De "lijsthufter"

27 oktober 2006, column J.Th.J. van den Berg

Wij voelen ons er in Nederland natuurlijk ver boven verheven, maar daarom zijn wij het nog niet: het twijfel zaaien aan de oprechtheid en bekwaamheid van politieke tegenstanders. Sterker nog: ook in de Nederlandse politiek kunnen wij er niet buiten.

In Nederland wordt doorgaans schande gesproken van de Amerikaanse wijze van campagne voeren die, als vast onderdeel, negative campaigning beoefent. Dit gebeurt daar doorgaans met behulp van televisiespotjes waarin de tegenstander verdacht wordt gemaakt en als dom, gek of te kwader trouw wordt afgeschilderd.
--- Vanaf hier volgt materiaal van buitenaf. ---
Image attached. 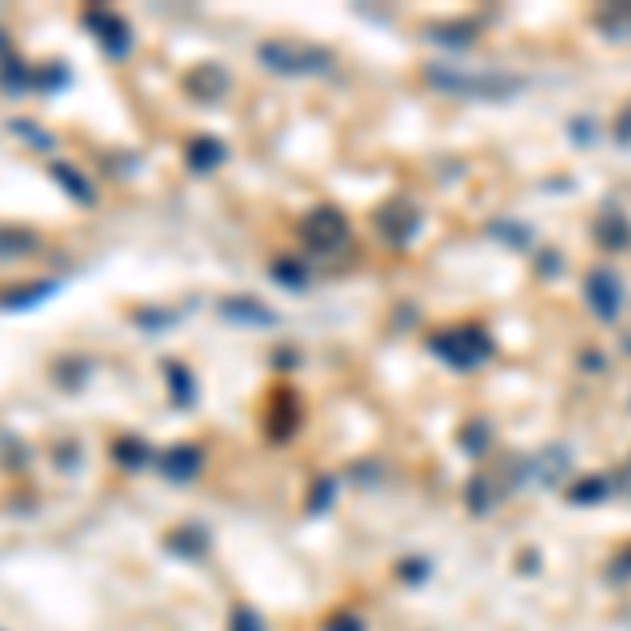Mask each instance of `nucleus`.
<instances>
[{
  "instance_id": "9b49d317",
  "label": "nucleus",
  "mask_w": 631,
  "mask_h": 631,
  "mask_svg": "<svg viewBox=\"0 0 631 631\" xmlns=\"http://www.w3.org/2000/svg\"><path fill=\"white\" fill-rule=\"evenodd\" d=\"M236 631H257V623H253V619L240 610V615H236Z\"/></svg>"
},
{
  "instance_id": "f8f14e48",
  "label": "nucleus",
  "mask_w": 631,
  "mask_h": 631,
  "mask_svg": "<svg viewBox=\"0 0 631 631\" xmlns=\"http://www.w3.org/2000/svg\"><path fill=\"white\" fill-rule=\"evenodd\" d=\"M5 59H13V47H9V38H5V30H0V64Z\"/></svg>"
},
{
  "instance_id": "39448f33",
  "label": "nucleus",
  "mask_w": 631,
  "mask_h": 631,
  "mask_svg": "<svg viewBox=\"0 0 631 631\" xmlns=\"http://www.w3.org/2000/svg\"><path fill=\"white\" fill-rule=\"evenodd\" d=\"M9 131L22 135V144H30L34 152H51V148H55V135H51L47 127H38V122H30V118H13Z\"/></svg>"
},
{
  "instance_id": "20e7f679",
  "label": "nucleus",
  "mask_w": 631,
  "mask_h": 631,
  "mask_svg": "<svg viewBox=\"0 0 631 631\" xmlns=\"http://www.w3.org/2000/svg\"><path fill=\"white\" fill-rule=\"evenodd\" d=\"M0 89H5V93L34 89V68H26L22 59H5V64H0Z\"/></svg>"
},
{
  "instance_id": "6e6552de",
  "label": "nucleus",
  "mask_w": 631,
  "mask_h": 631,
  "mask_svg": "<svg viewBox=\"0 0 631 631\" xmlns=\"http://www.w3.org/2000/svg\"><path fill=\"white\" fill-rule=\"evenodd\" d=\"M72 80L68 64H43V68H34V89L38 93H55V89H64Z\"/></svg>"
},
{
  "instance_id": "f257e3e1",
  "label": "nucleus",
  "mask_w": 631,
  "mask_h": 631,
  "mask_svg": "<svg viewBox=\"0 0 631 631\" xmlns=\"http://www.w3.org/2000/svg\"><path fill=\"white\" fill-rule=\"evenodd\" d=\"M80 22H85V30L97 38L101 51H106L110 59H122V55L131 51V26L122 22L118 13H110V9H101V5H97V9H85V13H80Z\"/></svg>"
},
{
  "instance_id": "7ed1b4c3",
  "label": "nucleus",
  "mask_w": 631,
  "mask_h": 631,
  "mask_svg": "<svg viewBox=\"0 0 631 631\" xmlns=\"http://www.w3.org/2000/svg\"><path fill=\"white\" fill-rule=\"evenodd\" d=\"M51 181H55V186L64 190L68 198H76L80 207H93V198H97V194H93V181L80 173L76 165H51Z\"/></svg>"
},
{
  "instance_id": "423d86ee",
  "label": "nucleus",
  "mask_w": 631,
  "mask_h": 631,
  "mask_svg": "<svg viewBox=\"0 0 631 631\" xmlns=\"http://www.w3.org/2000/svg\"><path fill=\"white\" fill-rule=\"evenodd\" d=\"M38 249V236L26 228H0V257H26Z\"/></svg>"
},
{
  "instance_id": "9d476101",
  "label": "nucleus",
  "mask_w": 631,
  "mask_h": 631,
  "mask_svg": "<svg viewBox=\"0 0 631 631\" xmlns=\"http://www.w3.org/2000/svg\"><path fill=\"white\" fill-rule=\"evenodd\" d=\"M215 156H219V148H211V144H198V148H190V165H211Z\"/></svg>"
},
{
  "instance_id": "0eeeda50",
  "label": "nucleus",
  "mask_w": 631,
  "mask_h": 631,
  "mask_svg": "<svg viewBox=\"0 0 631 631\" xmlns=\"http://www.w3.org/2000/svg\"><path fill=\"white\" fill-rule=\"evenodd\" d=\"M194 467H198V455L186 451V446H177V451L160 455V472H165L169 480H190V476H194Z\"/></svg>"
},
{
  "instance_id": "f03ea898",
  "label": "nucleus",
  "mask_w": 631,
  "mask_h": 631,
  "mask_svg": "<svg viewBox=\"0 0 631 631\" xmlns=\"http://www.w3.org/2000/svg\"><path fill=\"white\" fill-rule=\"evenodd\" d=\"M59 291V278H43V282H13V287L0 291V312H30L43 299H51Z\"/></svg>"
},
{
  "instance_id": "1a4fd4ad",
  "label": "nucleus",
  "mask_w": 631,
  "mask_h": 631,
  "mask_svg": "<svg viewBox=\"0 0 631 631\" xmlns=\"http://www.w3.org/2000/svg\"><path fill=\"white\" fill-rule=\"evenodd\" d=\"M114 459L127 463V467H144L148 463V446L139 442V438H118L114 442Z\"/></svg>"
}]
</instances>
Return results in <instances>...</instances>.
Het goede nieuws is dat de meeste Amerikanen er ook schande van spreken. Het slechte nieuws is dat zij er niettemin naar kijken en er (stiekem) van genieten. Waar het op aankomt: de boodschap blijft hangen. Negatieve spotjes trekken, mits competent gemaakt, de meeste aandacht. Daar is niets Amerikaans aan; overal scoort de ondeugd veel hoger dan de deugdzaamheid.

In Nederland kennen wij de negatieve tv-spotjes niet of nauwelijks (in hoofdzaak omdat die te kostbaar zijn), maar daarvoor kennen wij de effectieve oneliners die de tegenstander bekwaam voor gek zetten. Wij vinden ook die natuurlijk niet netjes maar alweer: ze ontgaan ons niet en ze blijven hangen.

Gegeven het succes ervan in het buitenland, heb ik ooit in eigen politieke kring het volgende, ongetwijfeld onoorbare voorstel gedaan. Iedere partij heeft uiteraard haar "lijsttrekker". Soms wordt hij of zij ondersteund door een "lijstduwer", zoals ooit Joop den Uyl in zijn nadagen hulp kreeg van Wim Kok. Mijn idee was dat er daarnaast behoefte bestond (en bestaat!) aan een "lijsthufter": iemand die zich de geniepige oneliners en verdachtmakingen veroorlooft waar een lijsttrekker te fijnbesnaard voor is. Als het kan, op een wijze waardoor hij de lachers op zijn hand krijgt. Tien tegen een dat de politieke tegenstander er de humor niet van wil zien, boos wordt en ... fouten gaat maken.

Mijn suggestie werd destijds aanstonds afgewezen. Dat was misschien moreel hoogstaand maar ook een beetje dom. Immers, tot in de jaren tachtig had Marcel van Dam in de PvdA gefungeerd als "lijsthufter" of, als men het iets netter wil, als electorale stofzuiger, die het vuil voor de lijsttrekker opruimt. Van Dam vervulde die rol met overtuiging en succes. Uit de jaren vijftig herinner ik mij soortgelijk werk van publicist en Kamerlid, Jacques de Kadt.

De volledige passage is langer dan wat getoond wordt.